* [Task description]: Repeat every record below exactly, leaving out the pictures.

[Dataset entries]
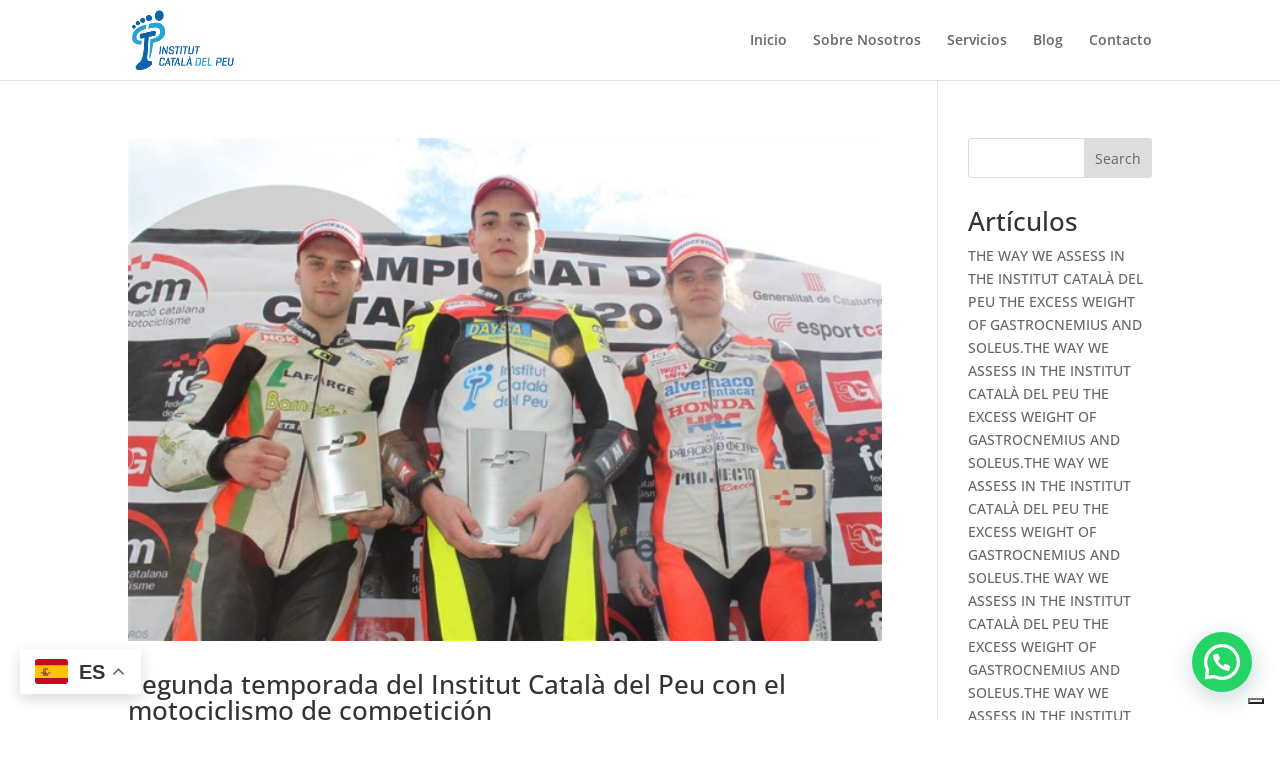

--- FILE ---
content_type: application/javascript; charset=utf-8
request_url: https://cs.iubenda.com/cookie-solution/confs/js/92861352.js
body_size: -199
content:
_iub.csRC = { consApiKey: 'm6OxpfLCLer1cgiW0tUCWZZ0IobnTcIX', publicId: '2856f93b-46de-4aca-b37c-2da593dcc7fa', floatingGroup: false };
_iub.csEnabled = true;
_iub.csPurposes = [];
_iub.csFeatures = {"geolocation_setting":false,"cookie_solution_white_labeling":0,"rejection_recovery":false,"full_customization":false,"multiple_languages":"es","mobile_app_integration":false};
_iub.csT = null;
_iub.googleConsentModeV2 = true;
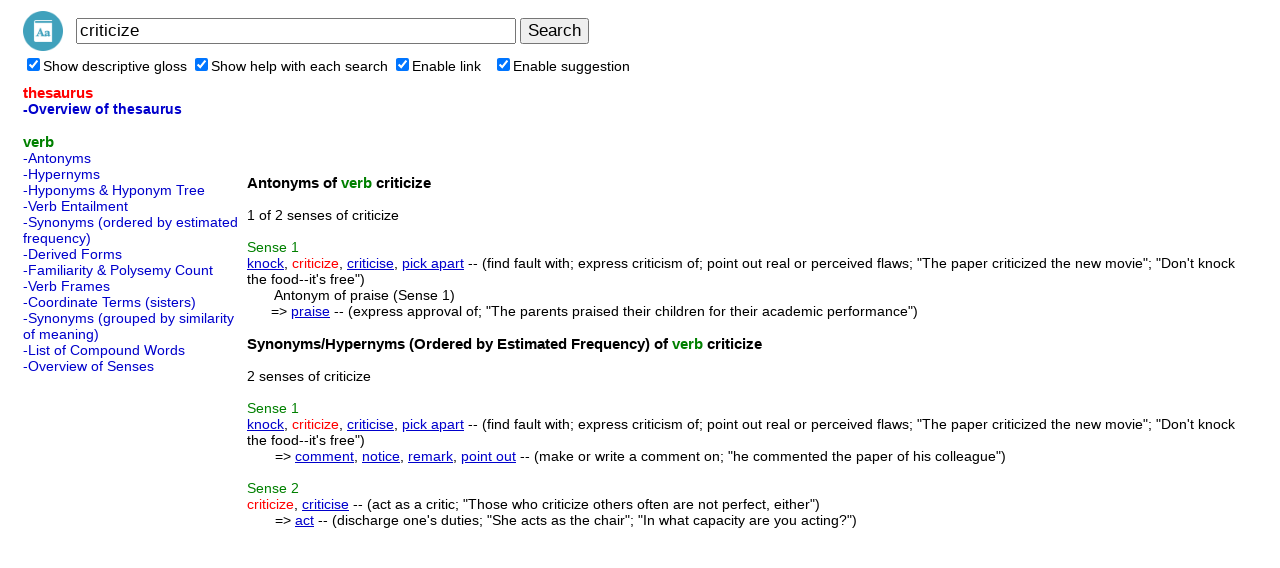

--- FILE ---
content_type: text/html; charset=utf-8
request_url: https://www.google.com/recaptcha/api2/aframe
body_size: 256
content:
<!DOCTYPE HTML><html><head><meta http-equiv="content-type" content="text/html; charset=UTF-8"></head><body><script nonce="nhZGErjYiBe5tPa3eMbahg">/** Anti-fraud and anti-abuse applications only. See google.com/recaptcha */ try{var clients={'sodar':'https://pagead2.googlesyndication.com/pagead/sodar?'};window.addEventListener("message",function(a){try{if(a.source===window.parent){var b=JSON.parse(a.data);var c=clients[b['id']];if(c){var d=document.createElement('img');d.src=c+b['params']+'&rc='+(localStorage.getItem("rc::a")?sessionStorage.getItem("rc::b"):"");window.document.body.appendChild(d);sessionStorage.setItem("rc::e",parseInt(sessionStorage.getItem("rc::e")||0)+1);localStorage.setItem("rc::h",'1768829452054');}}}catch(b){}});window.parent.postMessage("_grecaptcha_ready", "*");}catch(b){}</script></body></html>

* [Solution]:
--- FILE ---
content_type: application/javascript; charset=utf-8
request_url: https://cs.iubenda.com/cookie-solution/confs/js/92861352.js
body_size: -199
content:
_iub.csRC = { consApiKey: 'm6OxpfLCLer1cgiW0tUCWZZ0IobnTcIX', publicId: '2856f93b-46de-4aca-b37c-2da593dcc7fa', floatingGroup: false };
_iub.csEnabled = true;
_iub.csPurposes = [];
_iub.csFeatures = {"geolocation_setting":false,"cookie_solution_white_labeling":0,"rejection_recovery":false,"full_customization":false,"multiple_languages":"es","mobile_app_integration":false};
_iub.csT = null;
_iub.googleConsentModeV2 = true;

--- FILE ---
content_type: text/html; charset=utf-8
request_url: https://www.google.com/recaptcha/api2/aframe
body_size: 256
content:
<!DOCTYPE HTML><html><head><meta http-equiv="content-type" content="text/html; charset=UTF-8"></head><body><script nonce="nhZGErjYiBe5tPa3eMbahg">/** Anti-fraud and anti-abuse applications only. See google.com/recaptcha */ try{var clients={'sodar':'https://pagead2.googlesyndication.com/pagead/sodar?'};window.addEventListener("message",function(a){try{if(a.source===window.parent){var b=JSON.parse(a.data);var c=clients[b['id']];if(c){var d=document.createElement('img');d.src=c+b['params']+'&rc='+(localStorage.getItem("rc::a")?sessionStorage.getItem("rc::b"):"");window.document.body.appendChild(d);sessionStorage.setItem("rc::e",parseInt(sessionStorage.getItem("rc::e")||0)+1);localStorage.setItem("rc::h",'1768829452054');}}}catch(b){}});window.parent.postMessage("_grecaptcha_ready", "*");}catch(b){}</script></body></html>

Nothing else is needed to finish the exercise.